This pen & ink-like drawing of rolling waves is obviously a knock-off of the very popular (and very expensive) “Nuvolette” in the Fornasetti collection by Cole & Son.

I have to say – I think I like this one better. The pattern is more homogeneous and less overpowering. Yet you still get the same feel of movement from the rolling waves. And it has the same scratchy pen-and-ink feel as the other, plus a few seagulls tossed in, too.

This design is by Eijffinger. I hung it in a newly-remodeled and expanded home in the Woodland Heights neighborhood of Houston. It is a non-woven material, and is designed to be hung via the paste-the-wall method. I did use this method this time, as it was one accent wall in a dining room, with no intricate cuts nor difficult spaces to access. It went up beautifully, with near-invisible seams.
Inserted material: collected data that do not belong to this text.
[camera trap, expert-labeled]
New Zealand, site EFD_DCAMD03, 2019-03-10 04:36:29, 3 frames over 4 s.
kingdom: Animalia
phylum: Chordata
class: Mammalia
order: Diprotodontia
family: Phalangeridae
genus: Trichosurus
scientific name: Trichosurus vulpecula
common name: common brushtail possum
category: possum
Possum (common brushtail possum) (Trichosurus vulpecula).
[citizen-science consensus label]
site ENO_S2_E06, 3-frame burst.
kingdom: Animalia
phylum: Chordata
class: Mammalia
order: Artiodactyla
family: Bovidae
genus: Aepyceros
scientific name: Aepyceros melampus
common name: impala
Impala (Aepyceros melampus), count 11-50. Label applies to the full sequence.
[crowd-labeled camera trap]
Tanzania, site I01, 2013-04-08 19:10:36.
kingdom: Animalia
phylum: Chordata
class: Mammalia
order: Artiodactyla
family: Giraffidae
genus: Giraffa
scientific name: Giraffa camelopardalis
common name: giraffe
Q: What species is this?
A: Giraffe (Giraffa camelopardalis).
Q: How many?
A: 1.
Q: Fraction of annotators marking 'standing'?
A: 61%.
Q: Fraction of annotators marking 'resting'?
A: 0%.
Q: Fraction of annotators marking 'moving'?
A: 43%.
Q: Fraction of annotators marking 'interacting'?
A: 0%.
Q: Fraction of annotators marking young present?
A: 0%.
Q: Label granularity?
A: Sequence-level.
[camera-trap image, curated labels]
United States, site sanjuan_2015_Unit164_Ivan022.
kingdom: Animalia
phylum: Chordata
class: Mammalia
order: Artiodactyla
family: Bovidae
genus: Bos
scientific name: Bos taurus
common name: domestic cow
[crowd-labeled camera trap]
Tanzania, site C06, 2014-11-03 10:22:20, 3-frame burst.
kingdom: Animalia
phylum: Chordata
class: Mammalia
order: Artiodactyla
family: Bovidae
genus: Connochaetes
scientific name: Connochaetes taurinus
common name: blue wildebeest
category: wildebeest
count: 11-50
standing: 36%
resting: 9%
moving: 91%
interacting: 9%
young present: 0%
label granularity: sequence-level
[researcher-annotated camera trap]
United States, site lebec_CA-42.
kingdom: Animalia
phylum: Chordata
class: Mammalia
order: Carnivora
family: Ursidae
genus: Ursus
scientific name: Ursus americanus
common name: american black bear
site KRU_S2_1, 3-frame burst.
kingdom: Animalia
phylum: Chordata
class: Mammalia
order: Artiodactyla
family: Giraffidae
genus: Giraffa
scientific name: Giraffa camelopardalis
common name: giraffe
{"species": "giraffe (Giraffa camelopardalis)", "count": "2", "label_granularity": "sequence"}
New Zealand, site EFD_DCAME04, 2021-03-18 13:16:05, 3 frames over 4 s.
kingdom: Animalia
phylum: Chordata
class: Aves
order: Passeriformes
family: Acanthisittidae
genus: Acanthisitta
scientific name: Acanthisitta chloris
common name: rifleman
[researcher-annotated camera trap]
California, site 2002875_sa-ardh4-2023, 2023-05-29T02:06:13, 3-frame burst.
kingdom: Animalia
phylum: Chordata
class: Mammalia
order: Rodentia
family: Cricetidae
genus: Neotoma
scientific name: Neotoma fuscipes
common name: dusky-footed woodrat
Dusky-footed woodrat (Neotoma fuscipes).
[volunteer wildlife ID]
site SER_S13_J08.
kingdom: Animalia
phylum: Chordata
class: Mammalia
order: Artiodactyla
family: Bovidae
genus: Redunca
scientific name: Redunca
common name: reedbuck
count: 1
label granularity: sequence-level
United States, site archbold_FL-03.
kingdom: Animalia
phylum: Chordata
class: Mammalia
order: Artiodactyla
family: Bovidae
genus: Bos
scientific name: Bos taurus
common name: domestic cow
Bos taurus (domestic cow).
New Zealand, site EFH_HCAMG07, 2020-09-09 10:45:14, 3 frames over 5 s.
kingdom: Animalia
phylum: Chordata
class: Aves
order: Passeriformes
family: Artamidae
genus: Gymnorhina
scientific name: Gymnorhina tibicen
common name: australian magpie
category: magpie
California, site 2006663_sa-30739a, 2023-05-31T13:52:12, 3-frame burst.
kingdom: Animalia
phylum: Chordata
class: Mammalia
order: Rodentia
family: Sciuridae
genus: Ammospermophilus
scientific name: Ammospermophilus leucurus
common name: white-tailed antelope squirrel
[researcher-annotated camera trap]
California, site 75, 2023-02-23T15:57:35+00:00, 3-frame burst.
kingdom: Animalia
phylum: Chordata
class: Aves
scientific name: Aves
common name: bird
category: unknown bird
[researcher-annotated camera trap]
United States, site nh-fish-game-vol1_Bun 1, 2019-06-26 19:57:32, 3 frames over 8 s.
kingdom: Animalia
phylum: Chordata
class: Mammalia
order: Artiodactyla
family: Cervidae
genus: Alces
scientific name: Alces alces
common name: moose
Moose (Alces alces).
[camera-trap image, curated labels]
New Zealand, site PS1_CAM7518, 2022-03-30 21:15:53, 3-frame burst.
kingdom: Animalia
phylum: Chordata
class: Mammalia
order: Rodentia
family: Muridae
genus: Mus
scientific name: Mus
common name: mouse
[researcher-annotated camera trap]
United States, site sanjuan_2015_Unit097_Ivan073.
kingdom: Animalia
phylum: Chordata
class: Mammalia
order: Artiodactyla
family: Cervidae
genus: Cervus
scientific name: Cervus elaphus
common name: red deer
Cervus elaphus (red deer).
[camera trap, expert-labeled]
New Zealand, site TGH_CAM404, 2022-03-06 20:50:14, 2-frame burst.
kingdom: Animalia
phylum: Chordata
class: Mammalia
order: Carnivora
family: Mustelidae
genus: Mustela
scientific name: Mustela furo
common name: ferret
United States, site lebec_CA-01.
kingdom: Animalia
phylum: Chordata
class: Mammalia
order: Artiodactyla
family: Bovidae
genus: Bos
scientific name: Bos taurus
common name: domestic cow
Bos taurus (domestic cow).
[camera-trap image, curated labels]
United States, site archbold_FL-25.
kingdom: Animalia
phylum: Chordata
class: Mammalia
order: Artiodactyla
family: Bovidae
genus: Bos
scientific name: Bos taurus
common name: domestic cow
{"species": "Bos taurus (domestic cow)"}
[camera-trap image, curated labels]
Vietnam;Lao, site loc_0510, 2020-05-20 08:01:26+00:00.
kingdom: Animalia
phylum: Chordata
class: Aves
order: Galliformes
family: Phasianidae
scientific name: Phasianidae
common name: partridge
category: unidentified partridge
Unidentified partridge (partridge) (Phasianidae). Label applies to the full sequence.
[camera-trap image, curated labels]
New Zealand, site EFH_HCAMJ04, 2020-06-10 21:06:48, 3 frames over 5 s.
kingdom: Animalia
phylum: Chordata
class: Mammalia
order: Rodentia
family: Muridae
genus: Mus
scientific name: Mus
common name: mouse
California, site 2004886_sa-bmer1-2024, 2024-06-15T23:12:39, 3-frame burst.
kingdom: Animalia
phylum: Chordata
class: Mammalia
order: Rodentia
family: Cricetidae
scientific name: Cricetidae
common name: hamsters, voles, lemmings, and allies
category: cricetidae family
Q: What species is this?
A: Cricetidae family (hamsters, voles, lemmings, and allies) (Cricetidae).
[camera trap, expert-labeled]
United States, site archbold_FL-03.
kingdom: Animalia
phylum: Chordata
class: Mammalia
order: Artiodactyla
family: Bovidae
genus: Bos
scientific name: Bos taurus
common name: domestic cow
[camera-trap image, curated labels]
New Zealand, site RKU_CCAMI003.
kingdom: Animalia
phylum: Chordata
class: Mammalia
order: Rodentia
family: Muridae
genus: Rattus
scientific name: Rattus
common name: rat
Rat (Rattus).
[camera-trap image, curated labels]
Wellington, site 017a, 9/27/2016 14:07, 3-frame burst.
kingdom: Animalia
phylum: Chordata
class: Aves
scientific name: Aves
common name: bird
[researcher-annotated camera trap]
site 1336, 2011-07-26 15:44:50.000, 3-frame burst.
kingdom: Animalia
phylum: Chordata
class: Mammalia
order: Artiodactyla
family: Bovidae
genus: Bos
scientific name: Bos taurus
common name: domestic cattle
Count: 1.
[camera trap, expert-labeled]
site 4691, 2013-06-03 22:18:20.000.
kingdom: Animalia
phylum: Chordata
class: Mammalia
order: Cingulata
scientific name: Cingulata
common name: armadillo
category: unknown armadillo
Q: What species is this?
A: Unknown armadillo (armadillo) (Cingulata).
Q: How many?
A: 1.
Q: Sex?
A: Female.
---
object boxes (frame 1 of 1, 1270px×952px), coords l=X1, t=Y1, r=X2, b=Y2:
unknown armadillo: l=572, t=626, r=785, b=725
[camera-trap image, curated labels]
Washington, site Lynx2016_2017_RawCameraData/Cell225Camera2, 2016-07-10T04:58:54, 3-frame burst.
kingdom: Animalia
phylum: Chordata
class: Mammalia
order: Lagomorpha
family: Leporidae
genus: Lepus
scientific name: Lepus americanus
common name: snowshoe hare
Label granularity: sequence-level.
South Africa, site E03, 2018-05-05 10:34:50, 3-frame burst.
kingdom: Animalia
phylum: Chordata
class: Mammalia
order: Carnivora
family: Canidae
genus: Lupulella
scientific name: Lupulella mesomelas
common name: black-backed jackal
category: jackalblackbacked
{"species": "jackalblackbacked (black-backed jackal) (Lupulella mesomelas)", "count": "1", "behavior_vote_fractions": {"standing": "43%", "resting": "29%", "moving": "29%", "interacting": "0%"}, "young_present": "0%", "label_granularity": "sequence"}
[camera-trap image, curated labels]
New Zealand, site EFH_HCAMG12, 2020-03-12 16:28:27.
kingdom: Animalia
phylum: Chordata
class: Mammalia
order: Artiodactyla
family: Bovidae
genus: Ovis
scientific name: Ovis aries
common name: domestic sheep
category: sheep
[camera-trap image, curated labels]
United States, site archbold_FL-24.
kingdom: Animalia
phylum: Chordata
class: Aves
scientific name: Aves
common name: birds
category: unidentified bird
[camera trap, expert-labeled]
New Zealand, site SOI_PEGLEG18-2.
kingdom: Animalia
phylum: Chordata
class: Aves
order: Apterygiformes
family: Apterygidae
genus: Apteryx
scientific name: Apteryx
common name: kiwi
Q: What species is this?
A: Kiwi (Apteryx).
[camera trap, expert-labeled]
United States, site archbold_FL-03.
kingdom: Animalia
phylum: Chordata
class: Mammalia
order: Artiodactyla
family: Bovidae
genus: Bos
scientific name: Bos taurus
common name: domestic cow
Clouds on Blue Sky in a Baby’s Nursery – Accent Wall

February 24, 2015

Digital Image

Digital Image

Digital Image

Digital Image

Here is my second accent wall in a to-be-born baby’s nursery in two days. (And I have a third one later this week!) This wallpaper is by Spoonflower. I generally like working with their product, but it does take a bit of a learning curve.

For one thing, you have to be careful how you order the paper. Usually, “six rolls” will come packaged in three double roll bolts of paper. But here the Spoonflower company has packaged each roll separately. This means there is a lot more waste, as I can often get three strips out of a double roll, but can only get one strip out of a single roll, with about five feet left over that is too short to use anywhere.

Also, this is a pre-pasted paper, and it’s very thin. So activating the paste will cause the paper to become very wet, resulting in the blotchiness you see here. Don’t worry – once it dries, it will look fine.

The paper is also designed to be overlapped at the seams, instead of butted, which is the typical way of joining strips of wallpaper. In fact, if you butt the seams on this brand of paper, it will dry and shrink just a little, revealing a hair’s breadth of wall in between the two strips. So you overlap the seams. But that mean you have a visible and tangible thickness the entire length of every seam. On a busy pattern, this is not all that noticeable (Do a Search on my blog for “Sherlock Holmes Wallpaper.”) But on this very plain sky pattern, the overlapped ridge will be somewhat noticeable, especially when the sun is shining through the windows at certain times of the day. Still, once you get the crib in place and hang a few things on the wall, the seams will fade to the background.

Another thing about this particular job, the walls were not plumb, and the crown molding was way off from level, going uphill as you moved from left to right. If I had hung the paper true-to-plumb and matched the strips as they were designed to be matched, we would have had the crown molding moving away from the clouds diagonally, looking pretty bad. The wallpaper engineer designed the paper so one half of a cloud on the right side of a strip would be overlapped by the other half of the cloud on the left side of the next strip. If I had done this, the clouds would have been marching downhill, because the walls and ceiling were not plumb or level.

To avoid having to match the clouds at the seams of every strip, I hand-trimmed the clouds on one edge to be only 1/4 of a cloud, to allow for the overlap the manufacturer wants. On the opposite edge, I trimmed off of one cloud completely. This gave me an edge with no motif that had to be matched to the other strip. I took this “free-form” edge and overlapped it over the edge with the 1/4 cloud, covering it up completely and not lining it up with the 1/4 cloud, but instead raising the clouds at the top of the wall to the same height as those on the previous strip. This way, all the clouds appeared to be at the top of the wall, instead of sloping diagonally away from the un-level crown molding. The fact that the clouds on the new strip were a little higher than the clouds on the previous strip was not very noticeable, and it looked much better to have the clouds at the top of the wall all uniformly positioned.

The clouds lined up perfectly with the starting point, the wall on the left. But by the time I got to the wall on the right, the ending point, because the walls were not plumb, the clouds were going crooked, and were wider at the bottom of the wall than at the top. This was very noticeable. To minimize that, I cut some partial clouds that were the same width as the clouds at the bottom of the wall out of scrap wallpaper, and pasted them over the too-narrow clouds at the upper portions of the wall. This way, the eye saw uniform widths of clouds from the top to the bottom of the wall. And the eye didn’t see that the spacing between the appliqued clouds and the rest of the pattern was a little less than it should have been.

Sometimes, it’s all about fooling the eye.

I know that my explanation is difficult to follow, and probably doesn’t make sense to anyone other than a fellow paperhanger. But suffice it to say that these little tricks helped mightily to make the overall look uniform and pleasing.

This cute pattern was hung in a nursery in a home in Bellaire (Houston).